Somehow, the writers manage to connect both plots in such a way that they just flow with the movie and reach joint closure by the end of the film. I think this is a meaningful feat. The Mafia plot and the Puppy plot both happen in parallel but you don't ever feel like you are watching two plots unfold.
relor's might usually strikes films that attempt to glorify the neighbourhood ganstah' lifestyle, because they are usually very cheesy and very bad at it. The Drop, however, sets atmosphere the right way. You can tell the bar is one in a working neighbourhood. They really manage to convey the idea that the bar it is the sort of corner business stevedors and football fans visit. It has a very down to Earth feeling, and the bar comes across as a realistic protrayal of a property of an organized criminal gang without the need of having black ganstah's playing basketball and listening to hip-hop in front of it.
At that, I must commend Michael Aronov for his portrayal of Chovka, the Mafia's visible face in the movie. He plays the role of a laid back business man who is tending his family's business in a dispassionate way. However, every time he shows up in screen, you cannot but feel that behind his easy going personality and his charming manners there's a monster, waiting for his turn to pop up and sink some sucker in the bay.
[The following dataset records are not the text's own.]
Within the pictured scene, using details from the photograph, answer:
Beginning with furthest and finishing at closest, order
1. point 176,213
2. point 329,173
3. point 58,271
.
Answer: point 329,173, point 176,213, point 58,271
In fact, performances are A grade in general. Matthias Schoenaerts delivers a down to Earth sense of danger as a mentally ill thug who is obsessed with Bob's puppy. Gandolfiny, as Bob's cousin, made of this film his last role ever before his premature demise, and plays a bitter man who hates the fact he is a pawn for the Mafia. Still, he is a scumbag himself and the audience gets to love to hate him.
The big prize, however, goes to Tom Hardy. His role as Bob is just golden, but the audience will only realize how much of an acting genius Tom is when they watch the movie whole, see the pieces of the puzzle fall in place, and realize just how our hero's mind actually works inside. If Oscar prizes were worth for anything other than wipping your ass with them nowadays, I'd say this guy deserved one for this movie alone. He plays his character as if he was a
highly functional autist. You can tell he is not "right" despite the fact he does not do anything that may not become a normal person. He just feels "off" for some reason. I love that effect, but you get only to appreciate it in full at the movie's climax.
In clonclusion, a likable cast with awesome performances rooted on realistic, human street life, with characters you care about - even if you are like
relor and hate humans, you will love the puppy! - makes for a film worth watching.
And thus, relor shall keep searching for bad films whose heart to burn in the eternal fires of His Hell, because The Drop is, sadly, quite a good film.